犯罪の不安解消 防犯カメラ「有効」8割 静岡県民調査

 静岡県が1月に実施した「犯罪に対する不安解消」に関する県民モニターアンケートによると、不安解消に有効な方法について「防犯カメラや街灯などの充実」と回答した人が全体の8割を占めた。街頭防犯カメラの導入促進が犯罪抑止に有効と捉える声の高まりを受け、県警は通学路を含む県内各地の危険箇所への整備を加速し、住民による自主的な防犯活動につなげる。

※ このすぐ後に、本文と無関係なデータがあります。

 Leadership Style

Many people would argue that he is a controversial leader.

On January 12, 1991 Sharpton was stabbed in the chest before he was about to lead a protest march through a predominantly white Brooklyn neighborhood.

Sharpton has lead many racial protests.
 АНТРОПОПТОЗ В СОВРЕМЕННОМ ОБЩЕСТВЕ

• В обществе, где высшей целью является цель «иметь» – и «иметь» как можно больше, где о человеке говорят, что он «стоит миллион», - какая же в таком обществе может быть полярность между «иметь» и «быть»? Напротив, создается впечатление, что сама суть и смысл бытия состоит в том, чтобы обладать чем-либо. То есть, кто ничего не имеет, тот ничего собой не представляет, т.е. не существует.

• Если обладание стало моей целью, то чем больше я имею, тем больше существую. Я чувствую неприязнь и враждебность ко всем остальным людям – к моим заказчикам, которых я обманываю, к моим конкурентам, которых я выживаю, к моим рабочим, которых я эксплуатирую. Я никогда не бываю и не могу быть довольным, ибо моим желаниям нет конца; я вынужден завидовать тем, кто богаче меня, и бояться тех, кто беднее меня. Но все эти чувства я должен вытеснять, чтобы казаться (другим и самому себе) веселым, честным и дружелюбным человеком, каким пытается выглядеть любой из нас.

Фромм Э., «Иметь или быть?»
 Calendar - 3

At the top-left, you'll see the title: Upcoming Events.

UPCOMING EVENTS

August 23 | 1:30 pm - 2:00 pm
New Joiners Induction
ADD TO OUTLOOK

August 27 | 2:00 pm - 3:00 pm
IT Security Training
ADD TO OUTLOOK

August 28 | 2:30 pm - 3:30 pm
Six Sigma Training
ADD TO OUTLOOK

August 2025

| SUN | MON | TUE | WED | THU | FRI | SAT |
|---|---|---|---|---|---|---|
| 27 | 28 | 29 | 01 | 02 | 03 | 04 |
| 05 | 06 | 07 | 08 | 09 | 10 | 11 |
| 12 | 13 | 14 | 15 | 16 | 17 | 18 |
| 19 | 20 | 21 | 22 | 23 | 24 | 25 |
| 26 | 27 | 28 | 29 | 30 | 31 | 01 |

地域住民の立ち会いの下、可搬式の街頭防犯カメラを新たな場所に整備する県警の担当者=8日午前、菊川市
地域住民の立ち会いの下、可搬式の街頭防犯カメラを新たな場所に整備する県警の担当者=8日午前、菊川市

 アンケートは県警の依頼で1月7~20日に行われ、673人が回答した。通常の生活の中で「被害に遭う(可能性がある)と思う」と答えた人(実際に被害に遭った人も含む)に理由を聞くと、50・3%が「防犯カメラや街灯が整備されていない」と回答。有効な解決策は「カメラや街灯など設備の充実」(79・3%)が最も多く、「警察官やパトカーによるパトロール」(76・2%)を上回った。望ましい防犯カメラの設置主体については、警察が46・5%、県や市町などの行政が40・1%だった。
 川崎市でスクールバスを待つ児童が襲われた事件などを受け、県警は2019年度から固定式に加え、取り外せる可搬式カメラ計45台を県内9地区の通学路周辺などに配備する取り組みを始めた。地元の要望を踏まえて県警主体で整備するが、いずれの地区も期間は半年間に限定している。効果を住民間で検証した上で、自治会や市町を主体とした恒久的なカメラの導入につなげてもらうのが狙いだ。
 4月の新たな稼働に向け、3月8日には菊川市の菊川駅前交番管内で、通学路や交通量の多い道路沿いを中心に計5台を備え付けた。日吉町自治会長の小沢好考さん(67)は小学生が毎朝集合する自宅の近隣に設置した。市内で昨年末、集団登校中の児童が重軽傷を負うひき逃げ事件があったことに触れ、「設置を伝える看板が目立つので、抑止効果にもなれば」と期待する。設置終了後を見据え「自治会内で必要だとの声が出れば、市とも方策を検討したい」と述べた。